Suatu hari, Ubaidullah bin Abi Shalit sakit dan dijenguk oleh Thawus bin Kaisan, ia berkata,” Doakan untuk kesembuhanku wahai Abu Abdu rahman (Thawus) . Ubaidullah meminta Thawus karena menurutnya Thawus adalah seorang ulama dan juga ahli ibadah. Akan tapi Thawus Rahimahullah justru berkata , “ Berdoalah untuk dirimu sendiri , karena Allah menjawab doa orang yang dalam kesulitan apabila ia berdoa kepada Nya.” Thawus tidak bermaksud menolak dimintai doa, tapi beliau ingin menegaskan bahwa doa orang yang sakit itu mustajab jika ia mau berdoa.’’
Allah lah yang mampu .menyelamatkan saat fisik tak lagi kuat bertahan, akal sudah buntu untuk mencari jalan keluar, tapi terkabulnya doa justru makin terbuka lebar. Bahkan Allah menyelamatkan orang-orang musyrik yang menghadapi bahaya di tengah laut, dalam keadaan sangat genting namun mereka tahu hanya Allah yang mampu menolong mereka, meskipun mereka memiliki banyak sesembahan lain.

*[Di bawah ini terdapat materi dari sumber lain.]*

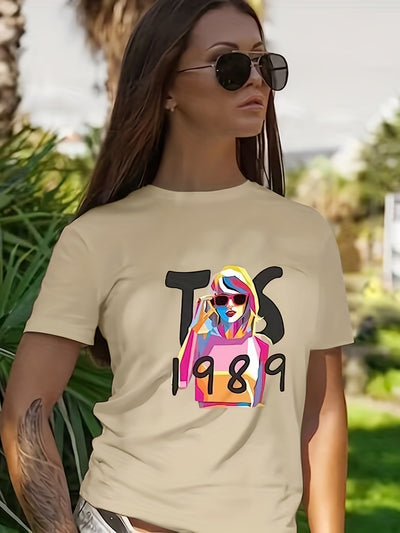 1989 Print Crew Neck T-Shirt: A Stylish and Casual Top for Women's Spring/Summer Wardrobe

“ dan apabila kamu ditimpa baha ya di lautan,niscaya hilanglah siapa yang kamu seru kecuali Dia, maka tatkala dia menyelamatkan kamu ke daratan, kamu berpaling, dan manusia itu adalah selalu tidak berterima kasih.. (QS Al Isra; 67)
Ibnu Katsier menceritakan perihal tersebut “ Ketika Ikrimah bin Abu Jahal hendak lari dari Rasulullah SAW dalam peristiwa Fathul Makkah, dia menaiki kapal menuju Habsyah. Tiba-tiba badai datang, lalu orang-orang saling berkata “ Tak ada lagi yang bisa kalian buat selain berdoa hanya kepada Allah semata. “ Ketika itu Ikrimah berkata dalam hati,” demi Allah jika tidak ada yang bisa memberikan manfaat di laut selain Allah, maka tiada pula yang dapat memberi manfaat di daratan selain dia. Ya Allah saya berjanji , jika Engkau menyelamatkan aku dari badai ini, sungguh aku akan datang dan meletakkan tanganku di atas tangan Nabi SAW , dan aku berharap menjumpai beliau sedang beliau bersikap lembut dan santun padaku..” Akhirnya mereka bisa selamat dari bahaya di laut. Ikrimah kembali kepada Rasulullah SAW, lalu masuk Islam dan bagus keislamannya , semoga Allah meridhoinya dan menjadikan ia ridha..”
Sayangnya, sangat sedikit orang yang seperti Ikrimah, bisa mengambil pelajaran berharga saat kondisi sulit menghimpit. Kebanyakan orang kembali musyrik setelah selamat sampai di darat.
Bandingkan juga dengan kondisi musyrik hari ini. Ketika ekonomi sulit , ketika terjangkit penyakit, ketika dijerat hutang yang membelit dan ketika didera urusan yang serba sulit , mereka justru melupakan Allah. Yang mereka ingat pertama adalah jin penunggu, batu akik , rajah dan jimat atau orang sakti yang telah mati. Tempat yang mereka tuju pertama pun kuburan, temapat keramat dan para dukun.
Dimanakah iman mereka, dimanakah akal mereka ? Peluang terkabulnya doa saat kondisi sulit mereka sia-siakan, justru mereka beralih kepada cara dan tempat yang tak jelas hasilnya, namun sudah pasti kesesatannya.
Semoga Allah ta’ala senantiasa memelihara dan menjaga iman, Tauhid dan ketaqwaan.